Given passage —
You can hack your town too!

Animal Crossing: New Leaf
My town of Fawn. Dream address not available.

Nintendo’s Animal Crossing: New Leaf came out in 2012 and is still pretty popular today. Its recent Welcome amiibo update breathed some fresh air into the adorable life sim, and many old players have logged into their towns after some time away.

New Leaf allows players to be mayor of a town they grow in real time. The residents? Anthropomorphic animals. The job? Developing the town and helping out villagers. The pastimes? Fishing, bug-catching, gardening, shopping, fossil-collecting, decorating, island mini games, aaand probably something else I’m forgetting.

But what’s gotten players most excited about their New Leaf towns recently is this: hacking.

A Save Editor made by Marc Robledo allows players to edit their towns and characters in ways the game won’t allow. For example, the mechanics of New Leaf don’t let players plant trees or flowers in rivers or ponds. With the Save Editor, you can spawn as many trees as you want anywhere in your town! Also, it’s a pain to have to demolish and rebuild Public Works Projects in order to move them. But in the Save Editor, you can move Projects, buildings, and, well, most anything else around in a flash.

Animal Crossing: New Leaf Save Editor
The Save Editor with a loaded town and all its items. You get used to it.

Other cool things you can do in the Save Editor include changing each acre of your map, giving yourself unlimited bells (money), moving any villager in/ out, reviving all your grass, unlocking all Public Works Projects, changing your characters’ skin tone, spawning any item you want, and other things that are either impossible or time consuming in the regular game.

Goals —
**a.** Answer these questions from the Animal Crossing article:
(i) In what year did Animal Crossing: New Leaf come out?
(ii) Who made the Save Editor?
(iii) Where do the mechanics of New Leaf not let players plant trees or flowers?
**b.** For each statement, decide whether it agrees with the Animal Crossing article. Answer yes or no, and quote the words from the article that settle it.
(i) Players of New Leaf act as mayor of a town.
(ii) In the Save Editor, Public Works Projects must still be demolished and rebuilt before they can be moved.
(iii) The Save Editor lets players give themselves unlimited bells.
**c.** Carry the Animal Crossing article on from its final sentence.

Dataset excerpts —
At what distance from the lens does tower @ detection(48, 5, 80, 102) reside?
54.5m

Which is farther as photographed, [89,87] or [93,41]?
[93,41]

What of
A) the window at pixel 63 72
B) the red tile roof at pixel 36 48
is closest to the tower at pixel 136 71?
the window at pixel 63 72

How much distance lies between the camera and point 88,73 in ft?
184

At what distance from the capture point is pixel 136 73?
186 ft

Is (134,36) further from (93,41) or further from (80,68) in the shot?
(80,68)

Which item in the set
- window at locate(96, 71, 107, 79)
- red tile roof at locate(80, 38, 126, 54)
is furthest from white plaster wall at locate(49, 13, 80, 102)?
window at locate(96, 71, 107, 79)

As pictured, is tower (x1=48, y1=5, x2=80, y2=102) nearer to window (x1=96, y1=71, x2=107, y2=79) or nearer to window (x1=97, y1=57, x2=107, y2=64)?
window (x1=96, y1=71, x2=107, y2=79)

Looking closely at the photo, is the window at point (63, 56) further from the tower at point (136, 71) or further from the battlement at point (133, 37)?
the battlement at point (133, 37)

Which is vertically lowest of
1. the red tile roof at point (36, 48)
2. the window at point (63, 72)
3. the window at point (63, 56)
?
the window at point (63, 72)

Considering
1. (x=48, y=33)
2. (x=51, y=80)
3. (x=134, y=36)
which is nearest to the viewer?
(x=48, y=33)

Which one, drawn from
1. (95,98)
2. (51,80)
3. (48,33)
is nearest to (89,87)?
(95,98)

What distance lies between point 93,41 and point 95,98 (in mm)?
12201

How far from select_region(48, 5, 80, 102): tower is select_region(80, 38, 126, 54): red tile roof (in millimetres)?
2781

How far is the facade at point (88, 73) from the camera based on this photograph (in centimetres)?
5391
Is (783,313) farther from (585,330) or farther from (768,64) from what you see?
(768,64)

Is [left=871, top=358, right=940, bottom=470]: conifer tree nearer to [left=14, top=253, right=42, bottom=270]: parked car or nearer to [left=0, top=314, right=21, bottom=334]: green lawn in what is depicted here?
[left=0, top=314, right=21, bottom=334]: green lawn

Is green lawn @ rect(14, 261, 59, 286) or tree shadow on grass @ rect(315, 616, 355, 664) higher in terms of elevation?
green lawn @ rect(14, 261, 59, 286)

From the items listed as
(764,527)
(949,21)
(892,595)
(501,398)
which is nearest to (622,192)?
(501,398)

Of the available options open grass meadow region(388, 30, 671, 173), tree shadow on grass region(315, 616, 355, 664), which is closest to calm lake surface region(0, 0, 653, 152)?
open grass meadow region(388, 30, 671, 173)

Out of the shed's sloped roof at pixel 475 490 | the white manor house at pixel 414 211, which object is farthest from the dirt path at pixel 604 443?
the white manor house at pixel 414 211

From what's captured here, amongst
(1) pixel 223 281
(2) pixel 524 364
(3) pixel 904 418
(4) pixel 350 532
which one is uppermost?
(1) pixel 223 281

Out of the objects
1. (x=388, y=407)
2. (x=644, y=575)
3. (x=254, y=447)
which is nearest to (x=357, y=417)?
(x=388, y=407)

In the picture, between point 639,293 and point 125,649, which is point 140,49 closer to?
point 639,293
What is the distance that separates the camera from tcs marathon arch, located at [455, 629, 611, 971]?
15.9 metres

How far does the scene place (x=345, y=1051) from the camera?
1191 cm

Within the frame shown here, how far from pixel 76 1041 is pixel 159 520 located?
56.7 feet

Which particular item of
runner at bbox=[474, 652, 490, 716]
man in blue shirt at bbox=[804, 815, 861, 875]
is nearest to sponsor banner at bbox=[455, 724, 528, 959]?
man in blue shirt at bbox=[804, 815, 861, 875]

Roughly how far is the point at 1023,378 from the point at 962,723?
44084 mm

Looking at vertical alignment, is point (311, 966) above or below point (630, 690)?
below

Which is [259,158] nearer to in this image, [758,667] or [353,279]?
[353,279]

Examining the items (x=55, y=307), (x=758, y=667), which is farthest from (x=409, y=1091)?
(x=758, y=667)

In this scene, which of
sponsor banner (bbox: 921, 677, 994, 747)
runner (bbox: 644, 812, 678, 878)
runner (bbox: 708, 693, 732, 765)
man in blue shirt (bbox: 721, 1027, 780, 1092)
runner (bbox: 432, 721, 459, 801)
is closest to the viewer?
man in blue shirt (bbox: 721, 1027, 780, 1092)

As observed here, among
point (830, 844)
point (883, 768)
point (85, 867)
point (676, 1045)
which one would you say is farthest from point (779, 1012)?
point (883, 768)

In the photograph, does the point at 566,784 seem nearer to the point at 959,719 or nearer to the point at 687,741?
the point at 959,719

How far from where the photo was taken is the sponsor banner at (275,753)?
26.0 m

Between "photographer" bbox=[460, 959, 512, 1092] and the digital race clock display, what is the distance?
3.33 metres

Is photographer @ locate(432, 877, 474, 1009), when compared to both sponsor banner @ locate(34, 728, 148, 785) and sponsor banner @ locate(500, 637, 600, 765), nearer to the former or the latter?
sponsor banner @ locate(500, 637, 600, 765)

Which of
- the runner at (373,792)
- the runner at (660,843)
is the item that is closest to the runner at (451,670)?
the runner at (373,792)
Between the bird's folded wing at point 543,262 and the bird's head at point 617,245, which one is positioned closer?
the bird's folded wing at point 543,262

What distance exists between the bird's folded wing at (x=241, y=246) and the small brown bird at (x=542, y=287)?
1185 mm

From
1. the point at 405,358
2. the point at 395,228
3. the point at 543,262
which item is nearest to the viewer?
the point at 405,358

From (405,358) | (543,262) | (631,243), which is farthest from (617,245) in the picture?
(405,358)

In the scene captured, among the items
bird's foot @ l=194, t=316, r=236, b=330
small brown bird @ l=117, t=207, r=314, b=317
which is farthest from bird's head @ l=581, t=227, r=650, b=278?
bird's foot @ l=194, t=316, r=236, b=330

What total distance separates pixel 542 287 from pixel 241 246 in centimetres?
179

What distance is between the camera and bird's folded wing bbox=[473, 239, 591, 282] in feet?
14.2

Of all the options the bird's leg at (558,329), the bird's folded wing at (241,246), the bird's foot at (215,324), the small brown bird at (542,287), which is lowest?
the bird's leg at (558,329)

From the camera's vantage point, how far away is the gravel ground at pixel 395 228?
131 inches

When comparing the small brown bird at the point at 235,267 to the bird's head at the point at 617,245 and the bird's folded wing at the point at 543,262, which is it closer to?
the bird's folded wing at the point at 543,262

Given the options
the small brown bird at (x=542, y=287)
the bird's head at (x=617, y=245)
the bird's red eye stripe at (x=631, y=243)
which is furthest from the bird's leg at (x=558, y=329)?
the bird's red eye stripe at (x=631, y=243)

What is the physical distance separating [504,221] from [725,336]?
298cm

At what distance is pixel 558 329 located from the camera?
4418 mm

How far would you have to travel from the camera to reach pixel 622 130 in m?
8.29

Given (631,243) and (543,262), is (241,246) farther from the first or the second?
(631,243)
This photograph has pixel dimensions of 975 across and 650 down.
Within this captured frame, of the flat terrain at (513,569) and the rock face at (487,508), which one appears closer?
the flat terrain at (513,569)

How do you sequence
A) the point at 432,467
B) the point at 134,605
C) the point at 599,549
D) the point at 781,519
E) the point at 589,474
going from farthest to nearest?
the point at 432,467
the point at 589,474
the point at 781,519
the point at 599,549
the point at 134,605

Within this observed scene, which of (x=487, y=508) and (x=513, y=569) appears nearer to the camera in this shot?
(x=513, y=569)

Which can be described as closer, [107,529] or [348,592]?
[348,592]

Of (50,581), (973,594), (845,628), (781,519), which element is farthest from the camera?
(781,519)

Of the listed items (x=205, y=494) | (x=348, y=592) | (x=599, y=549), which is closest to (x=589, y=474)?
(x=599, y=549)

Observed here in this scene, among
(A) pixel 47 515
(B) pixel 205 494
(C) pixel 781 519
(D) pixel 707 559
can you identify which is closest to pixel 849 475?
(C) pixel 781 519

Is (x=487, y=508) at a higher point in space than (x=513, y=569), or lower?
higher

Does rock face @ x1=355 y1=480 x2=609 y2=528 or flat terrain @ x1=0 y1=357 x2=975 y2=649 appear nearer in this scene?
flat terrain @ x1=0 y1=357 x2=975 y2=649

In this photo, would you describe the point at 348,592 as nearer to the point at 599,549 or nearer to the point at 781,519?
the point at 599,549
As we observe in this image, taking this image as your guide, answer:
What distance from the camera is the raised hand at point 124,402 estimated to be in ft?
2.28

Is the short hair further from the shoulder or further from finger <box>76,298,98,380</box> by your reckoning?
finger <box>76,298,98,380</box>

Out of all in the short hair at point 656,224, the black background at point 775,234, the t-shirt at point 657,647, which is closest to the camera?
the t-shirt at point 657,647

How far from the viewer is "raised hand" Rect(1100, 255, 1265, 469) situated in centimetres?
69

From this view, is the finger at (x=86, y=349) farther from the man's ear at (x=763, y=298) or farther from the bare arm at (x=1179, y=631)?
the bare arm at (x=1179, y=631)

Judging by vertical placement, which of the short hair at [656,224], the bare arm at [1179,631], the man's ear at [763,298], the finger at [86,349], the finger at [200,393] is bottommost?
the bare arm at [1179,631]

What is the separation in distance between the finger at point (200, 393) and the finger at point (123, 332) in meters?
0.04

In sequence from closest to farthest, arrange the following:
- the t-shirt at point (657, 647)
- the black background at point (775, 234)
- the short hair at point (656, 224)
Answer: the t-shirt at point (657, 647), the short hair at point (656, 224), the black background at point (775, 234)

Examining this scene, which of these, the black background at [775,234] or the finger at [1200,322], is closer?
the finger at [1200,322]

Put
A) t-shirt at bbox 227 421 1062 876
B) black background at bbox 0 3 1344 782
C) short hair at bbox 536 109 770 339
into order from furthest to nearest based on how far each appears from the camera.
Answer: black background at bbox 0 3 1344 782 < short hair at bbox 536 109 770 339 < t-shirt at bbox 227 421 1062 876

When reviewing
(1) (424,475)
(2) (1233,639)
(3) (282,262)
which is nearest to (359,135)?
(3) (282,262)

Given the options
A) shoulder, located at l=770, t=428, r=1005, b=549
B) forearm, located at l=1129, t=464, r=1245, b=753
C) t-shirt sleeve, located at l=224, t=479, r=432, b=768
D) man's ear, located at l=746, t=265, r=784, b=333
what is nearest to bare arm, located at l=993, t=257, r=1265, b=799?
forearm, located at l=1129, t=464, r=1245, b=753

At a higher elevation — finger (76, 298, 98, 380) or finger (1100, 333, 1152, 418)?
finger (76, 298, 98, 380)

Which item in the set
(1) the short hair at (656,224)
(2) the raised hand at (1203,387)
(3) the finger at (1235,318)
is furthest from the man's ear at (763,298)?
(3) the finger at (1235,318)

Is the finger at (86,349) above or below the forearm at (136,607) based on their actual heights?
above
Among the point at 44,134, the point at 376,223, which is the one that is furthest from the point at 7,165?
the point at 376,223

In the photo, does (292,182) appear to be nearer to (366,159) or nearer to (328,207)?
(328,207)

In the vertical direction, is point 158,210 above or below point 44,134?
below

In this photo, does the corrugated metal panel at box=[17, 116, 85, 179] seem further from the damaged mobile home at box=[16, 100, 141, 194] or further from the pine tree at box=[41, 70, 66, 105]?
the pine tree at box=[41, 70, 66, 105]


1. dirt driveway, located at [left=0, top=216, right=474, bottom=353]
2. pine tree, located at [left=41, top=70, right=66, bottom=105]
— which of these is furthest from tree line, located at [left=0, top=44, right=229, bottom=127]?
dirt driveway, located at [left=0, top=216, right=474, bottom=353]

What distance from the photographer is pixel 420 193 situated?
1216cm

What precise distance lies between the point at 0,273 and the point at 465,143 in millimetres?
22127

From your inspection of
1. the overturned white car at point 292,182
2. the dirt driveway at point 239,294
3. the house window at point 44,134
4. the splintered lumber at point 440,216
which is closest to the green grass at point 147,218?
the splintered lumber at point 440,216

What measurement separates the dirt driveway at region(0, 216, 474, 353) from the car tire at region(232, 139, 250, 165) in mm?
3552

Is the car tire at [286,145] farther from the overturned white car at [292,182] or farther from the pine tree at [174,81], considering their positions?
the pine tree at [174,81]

Expected outputs —
**a.**
(i) 2012
(ii) Marc Robledo
(iii) In rivers or ponds

**b.**
(i) Yes: "New Leaf allows players to be mayor of a town they grow in real time."
(ii) No: "But in the Save Editor, you can move Projects, buildings, and, well, most anything else around in a flash."
(iii) Yes: "giving yourself unlimited bells (money)"

**c.**
For many people, playing in real time and enjoying the daily activity aspect of New Leaf is the most enjoyable way to play. Lots of others find fun in designing a town without many limits and letting their creative juices flow without dealing with real time annoyances. The Save Editor facilitates this.

Some people use the Editor to design crazy awesome towns over time, and others use it briefly in order to get rid of some annoyances and revert to playing the game in real time.

Those who go all-out with town design have created some really great stuff. Take a look at the pictures below of areas that wouldn’t be possible without the Save Editor. Visit their dream towns too to get an up close and personal look!

Animal Crossing: New Leaf
Town of Safe Haven – DA not available – edencrossingofficial.tumblr.com

Trees, bushes, and flowers can’t go in rivers. And trees can’t be that close to a cliff.

Animal Crossing: New Leaf
Town of Lilium – DA: 7E00-0030-ED6F – wilted-rafflesia.tumblr.com

New Leaf won’t allow Public Works like that statute in rivers or on beaches normally.

Animal Crossing: New Leaf
Town of Moss – DA: 5A00-0029-0C63 – mayorbrewster.tumblr.com

Beaches normally can’t grow bushes, weeds, or trees besides palm trees.

The results of the Save Editor are awesome, but a lot of people wonder about its safety. The Editor’s How To Page warns against changing certain things to prevent glitching your game. Read it thoroughly before trying anything.

The method of getting your save file into the Save Editor is a whole other thing. Hacking has been around for a while in the New Leaf community, but Nintendo has patched hacking entry points in several 3DS updates.

The newest way of getting your save file out of your game works with all 3DS firmware versions, including the most recent update. You basically have to put a few files on your 3DS’s SD card and go into the 3DS applications those files create on your console. After that, your save file will be on your SD card to upload to the Save Editor for you to hack to your heart’s content.

Check out the video I made below on every step to getting your Animal Crossing: New Leaf save file out of your game and customizing it in the Save Editor.

Read everything in the description box and my pinned comment before trying anything.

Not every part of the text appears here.